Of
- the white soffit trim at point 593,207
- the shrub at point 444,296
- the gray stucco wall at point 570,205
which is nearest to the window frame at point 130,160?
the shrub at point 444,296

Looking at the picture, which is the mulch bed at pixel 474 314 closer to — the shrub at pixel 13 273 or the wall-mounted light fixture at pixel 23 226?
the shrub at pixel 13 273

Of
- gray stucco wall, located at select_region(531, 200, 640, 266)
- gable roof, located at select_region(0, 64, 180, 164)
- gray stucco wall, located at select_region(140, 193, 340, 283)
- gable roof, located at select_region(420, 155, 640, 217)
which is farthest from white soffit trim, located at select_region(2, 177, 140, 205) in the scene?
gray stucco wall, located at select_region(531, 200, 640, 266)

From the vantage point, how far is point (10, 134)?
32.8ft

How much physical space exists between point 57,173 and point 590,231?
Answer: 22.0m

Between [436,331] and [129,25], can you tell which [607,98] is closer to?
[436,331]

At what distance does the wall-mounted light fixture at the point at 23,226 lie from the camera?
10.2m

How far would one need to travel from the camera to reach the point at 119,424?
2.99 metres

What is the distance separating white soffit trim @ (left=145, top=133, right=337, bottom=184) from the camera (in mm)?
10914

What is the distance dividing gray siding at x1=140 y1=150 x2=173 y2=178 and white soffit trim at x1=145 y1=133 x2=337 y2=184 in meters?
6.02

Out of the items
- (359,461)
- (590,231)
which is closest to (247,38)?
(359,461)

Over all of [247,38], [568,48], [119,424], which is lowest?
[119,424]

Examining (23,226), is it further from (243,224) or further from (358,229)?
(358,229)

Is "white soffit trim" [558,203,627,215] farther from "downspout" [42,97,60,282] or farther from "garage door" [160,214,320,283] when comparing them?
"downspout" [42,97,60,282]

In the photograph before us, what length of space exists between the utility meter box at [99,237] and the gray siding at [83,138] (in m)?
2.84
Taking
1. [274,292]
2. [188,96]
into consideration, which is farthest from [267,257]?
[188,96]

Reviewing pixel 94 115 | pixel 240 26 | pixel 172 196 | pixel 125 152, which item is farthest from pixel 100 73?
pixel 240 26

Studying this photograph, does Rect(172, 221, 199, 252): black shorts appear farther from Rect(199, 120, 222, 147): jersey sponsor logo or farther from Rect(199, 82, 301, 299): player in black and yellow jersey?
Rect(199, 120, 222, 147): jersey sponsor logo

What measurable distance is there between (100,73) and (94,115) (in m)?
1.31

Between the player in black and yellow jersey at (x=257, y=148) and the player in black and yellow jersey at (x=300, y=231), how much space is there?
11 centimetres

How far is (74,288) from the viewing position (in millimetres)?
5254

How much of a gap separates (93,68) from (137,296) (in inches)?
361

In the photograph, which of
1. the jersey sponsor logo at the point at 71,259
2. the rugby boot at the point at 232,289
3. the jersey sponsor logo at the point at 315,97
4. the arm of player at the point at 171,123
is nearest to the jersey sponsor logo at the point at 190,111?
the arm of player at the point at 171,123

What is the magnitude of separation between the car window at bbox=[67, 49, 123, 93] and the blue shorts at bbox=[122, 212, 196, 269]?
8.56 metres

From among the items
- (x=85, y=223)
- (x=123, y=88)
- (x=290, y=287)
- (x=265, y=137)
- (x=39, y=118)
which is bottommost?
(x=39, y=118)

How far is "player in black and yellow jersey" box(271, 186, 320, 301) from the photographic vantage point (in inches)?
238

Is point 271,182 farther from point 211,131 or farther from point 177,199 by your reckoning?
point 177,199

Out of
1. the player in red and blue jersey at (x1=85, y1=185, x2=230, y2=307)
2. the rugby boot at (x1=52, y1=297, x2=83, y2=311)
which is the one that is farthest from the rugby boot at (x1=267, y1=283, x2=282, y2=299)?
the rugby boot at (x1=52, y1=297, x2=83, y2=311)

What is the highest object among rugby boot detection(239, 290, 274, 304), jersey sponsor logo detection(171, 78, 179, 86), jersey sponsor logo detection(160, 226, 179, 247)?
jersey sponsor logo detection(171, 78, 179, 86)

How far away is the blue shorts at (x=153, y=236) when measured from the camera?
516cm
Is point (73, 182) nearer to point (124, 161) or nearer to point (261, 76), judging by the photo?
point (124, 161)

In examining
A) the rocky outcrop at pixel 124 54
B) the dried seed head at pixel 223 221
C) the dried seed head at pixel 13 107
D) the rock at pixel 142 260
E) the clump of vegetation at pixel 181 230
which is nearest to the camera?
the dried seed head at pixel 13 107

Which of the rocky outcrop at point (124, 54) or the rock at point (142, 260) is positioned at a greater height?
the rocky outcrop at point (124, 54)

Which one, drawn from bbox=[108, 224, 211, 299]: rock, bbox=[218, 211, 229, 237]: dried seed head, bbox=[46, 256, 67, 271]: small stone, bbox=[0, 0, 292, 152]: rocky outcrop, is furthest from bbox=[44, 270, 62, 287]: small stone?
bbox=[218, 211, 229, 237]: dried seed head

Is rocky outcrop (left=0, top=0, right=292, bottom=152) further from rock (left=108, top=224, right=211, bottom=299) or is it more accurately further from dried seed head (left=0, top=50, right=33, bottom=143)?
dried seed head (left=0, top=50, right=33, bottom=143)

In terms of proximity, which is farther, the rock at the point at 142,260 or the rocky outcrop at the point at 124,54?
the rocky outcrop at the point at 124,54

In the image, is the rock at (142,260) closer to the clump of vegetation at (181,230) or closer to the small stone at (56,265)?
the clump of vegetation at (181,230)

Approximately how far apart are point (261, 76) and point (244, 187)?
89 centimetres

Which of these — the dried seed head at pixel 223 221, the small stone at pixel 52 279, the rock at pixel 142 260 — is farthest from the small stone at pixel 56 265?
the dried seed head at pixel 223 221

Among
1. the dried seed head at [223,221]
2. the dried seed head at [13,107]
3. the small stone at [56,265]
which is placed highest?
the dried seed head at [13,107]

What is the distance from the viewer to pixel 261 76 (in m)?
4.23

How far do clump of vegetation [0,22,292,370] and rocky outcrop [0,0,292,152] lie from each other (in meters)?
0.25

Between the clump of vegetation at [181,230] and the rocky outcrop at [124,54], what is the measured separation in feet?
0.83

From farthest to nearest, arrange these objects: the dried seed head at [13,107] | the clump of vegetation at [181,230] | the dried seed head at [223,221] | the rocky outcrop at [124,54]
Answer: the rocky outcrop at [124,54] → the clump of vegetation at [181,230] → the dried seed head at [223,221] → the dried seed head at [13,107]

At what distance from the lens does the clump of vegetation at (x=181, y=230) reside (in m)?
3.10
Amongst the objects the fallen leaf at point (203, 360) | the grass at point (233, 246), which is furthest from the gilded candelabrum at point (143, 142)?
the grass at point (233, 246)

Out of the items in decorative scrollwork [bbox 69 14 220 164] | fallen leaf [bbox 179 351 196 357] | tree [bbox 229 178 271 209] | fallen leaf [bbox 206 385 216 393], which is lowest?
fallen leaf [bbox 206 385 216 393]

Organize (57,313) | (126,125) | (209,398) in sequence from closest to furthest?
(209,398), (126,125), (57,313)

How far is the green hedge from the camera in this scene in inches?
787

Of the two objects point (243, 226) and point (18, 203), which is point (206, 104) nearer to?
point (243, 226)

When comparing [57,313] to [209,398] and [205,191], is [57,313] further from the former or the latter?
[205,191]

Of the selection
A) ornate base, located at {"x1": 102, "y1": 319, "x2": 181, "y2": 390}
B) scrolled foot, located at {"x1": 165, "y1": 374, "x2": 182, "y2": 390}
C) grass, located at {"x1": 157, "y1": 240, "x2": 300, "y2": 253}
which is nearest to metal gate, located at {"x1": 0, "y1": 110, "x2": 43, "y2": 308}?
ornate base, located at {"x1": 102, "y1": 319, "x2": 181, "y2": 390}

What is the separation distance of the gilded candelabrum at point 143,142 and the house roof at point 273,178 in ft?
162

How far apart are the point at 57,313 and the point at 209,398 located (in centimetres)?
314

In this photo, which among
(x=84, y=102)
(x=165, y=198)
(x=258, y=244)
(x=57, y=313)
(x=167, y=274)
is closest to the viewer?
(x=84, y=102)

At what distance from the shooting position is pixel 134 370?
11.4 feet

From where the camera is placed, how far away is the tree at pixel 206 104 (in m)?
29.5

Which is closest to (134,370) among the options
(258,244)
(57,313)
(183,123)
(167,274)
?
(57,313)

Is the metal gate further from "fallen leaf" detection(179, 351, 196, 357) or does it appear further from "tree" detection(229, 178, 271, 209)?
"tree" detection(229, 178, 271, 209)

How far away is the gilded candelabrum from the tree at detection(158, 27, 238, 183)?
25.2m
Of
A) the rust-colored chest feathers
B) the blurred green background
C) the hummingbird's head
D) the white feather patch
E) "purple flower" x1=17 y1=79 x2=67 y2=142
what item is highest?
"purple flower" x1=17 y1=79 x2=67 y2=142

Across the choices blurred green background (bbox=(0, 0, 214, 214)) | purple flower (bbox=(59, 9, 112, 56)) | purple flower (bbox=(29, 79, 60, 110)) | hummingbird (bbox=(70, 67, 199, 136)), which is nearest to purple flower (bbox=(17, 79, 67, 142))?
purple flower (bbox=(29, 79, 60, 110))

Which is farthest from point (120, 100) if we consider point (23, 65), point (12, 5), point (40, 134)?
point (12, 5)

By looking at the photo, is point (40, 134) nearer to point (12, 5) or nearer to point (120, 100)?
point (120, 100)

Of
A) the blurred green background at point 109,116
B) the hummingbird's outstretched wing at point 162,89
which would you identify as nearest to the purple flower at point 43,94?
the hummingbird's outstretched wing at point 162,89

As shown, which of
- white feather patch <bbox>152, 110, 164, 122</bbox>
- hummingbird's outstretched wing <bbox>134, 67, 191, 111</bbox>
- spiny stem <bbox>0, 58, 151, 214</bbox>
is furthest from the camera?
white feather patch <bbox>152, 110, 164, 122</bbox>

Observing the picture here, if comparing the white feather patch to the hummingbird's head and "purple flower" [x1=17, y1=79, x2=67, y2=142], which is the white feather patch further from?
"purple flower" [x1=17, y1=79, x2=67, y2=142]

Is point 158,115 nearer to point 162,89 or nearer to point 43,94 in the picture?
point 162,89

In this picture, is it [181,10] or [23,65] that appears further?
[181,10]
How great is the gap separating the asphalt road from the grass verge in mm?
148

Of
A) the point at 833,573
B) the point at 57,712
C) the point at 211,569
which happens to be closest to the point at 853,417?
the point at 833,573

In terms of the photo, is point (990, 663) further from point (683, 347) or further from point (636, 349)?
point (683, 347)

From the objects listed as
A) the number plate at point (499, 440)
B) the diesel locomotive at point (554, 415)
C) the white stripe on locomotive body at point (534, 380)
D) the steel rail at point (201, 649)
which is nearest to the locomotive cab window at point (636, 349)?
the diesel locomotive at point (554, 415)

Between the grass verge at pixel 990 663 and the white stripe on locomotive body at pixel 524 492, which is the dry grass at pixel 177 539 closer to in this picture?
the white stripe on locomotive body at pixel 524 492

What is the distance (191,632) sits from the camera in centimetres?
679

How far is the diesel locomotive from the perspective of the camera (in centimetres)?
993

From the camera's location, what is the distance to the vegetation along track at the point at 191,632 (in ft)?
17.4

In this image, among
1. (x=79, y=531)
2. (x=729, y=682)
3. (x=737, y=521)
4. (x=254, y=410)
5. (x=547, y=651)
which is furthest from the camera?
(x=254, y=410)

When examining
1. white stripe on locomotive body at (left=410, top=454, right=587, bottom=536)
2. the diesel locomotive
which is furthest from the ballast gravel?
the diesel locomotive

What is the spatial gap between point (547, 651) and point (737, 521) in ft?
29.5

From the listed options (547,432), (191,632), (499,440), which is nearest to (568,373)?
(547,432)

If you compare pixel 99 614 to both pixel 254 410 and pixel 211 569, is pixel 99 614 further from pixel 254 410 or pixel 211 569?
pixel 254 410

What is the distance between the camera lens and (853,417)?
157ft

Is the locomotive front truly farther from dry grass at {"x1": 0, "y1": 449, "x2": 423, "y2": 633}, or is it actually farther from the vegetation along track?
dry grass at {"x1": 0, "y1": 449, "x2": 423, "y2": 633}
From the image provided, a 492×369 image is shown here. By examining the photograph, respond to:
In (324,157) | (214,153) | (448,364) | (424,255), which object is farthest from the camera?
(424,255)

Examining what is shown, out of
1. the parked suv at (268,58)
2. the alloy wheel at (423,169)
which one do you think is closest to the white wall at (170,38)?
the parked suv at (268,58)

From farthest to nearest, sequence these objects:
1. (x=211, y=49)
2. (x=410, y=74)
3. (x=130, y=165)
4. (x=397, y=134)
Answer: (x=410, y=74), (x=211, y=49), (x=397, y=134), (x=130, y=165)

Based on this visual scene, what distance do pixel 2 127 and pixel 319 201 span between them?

○ ○ ○ ○

» AIM: Repeat word for word the lines running from the line containing "If you compare" to the end of the entries above, inclusive.

» SOLVED PROBLEM:
If you compare pixel 99 614 to both pixel 254 410 and pixel 211 569, is pixel 99 614 further from pixel 254 410 or pixel 211 569?
pixel 254 410

What is the distance between the camera lens and (853,417)?
157ft

Is the locomotive front truly farther from dry grass at {"x1": 0, "y1": 449, "x2": 423, "y2": 633}, or is it actually farther from the vegetation along track?
dry grass at {"x1": 0, "y1": 449, "x2": 423, "y2": 633}
From the image provided, a 492×369 image is shown here. By examining the photograph, respond to:
In (324,157) | (214,153) | (448,364) | (424,255), which object is farthest from the camera?
(424,255)

Examining what is shown, out of
1. the parked suv at (268,58)
2. the alloy wheel at (423,169)
which one do you think is closest to the white wall at (170,38)?
the parked suv at (268,58)

From farthest to nearest, sequence these objects:
1. (x=211, y=49)
2. (x=410, y=74)
3. (x=130, y=165)
4. (x=397, y=134)
Answer: (x=410, y=74), (x=211, y=49), (x=397, y=134), (x=130, y=165)

Based on this visual scene, what distance do pixel 2 127 and pixel 319 201 span between them?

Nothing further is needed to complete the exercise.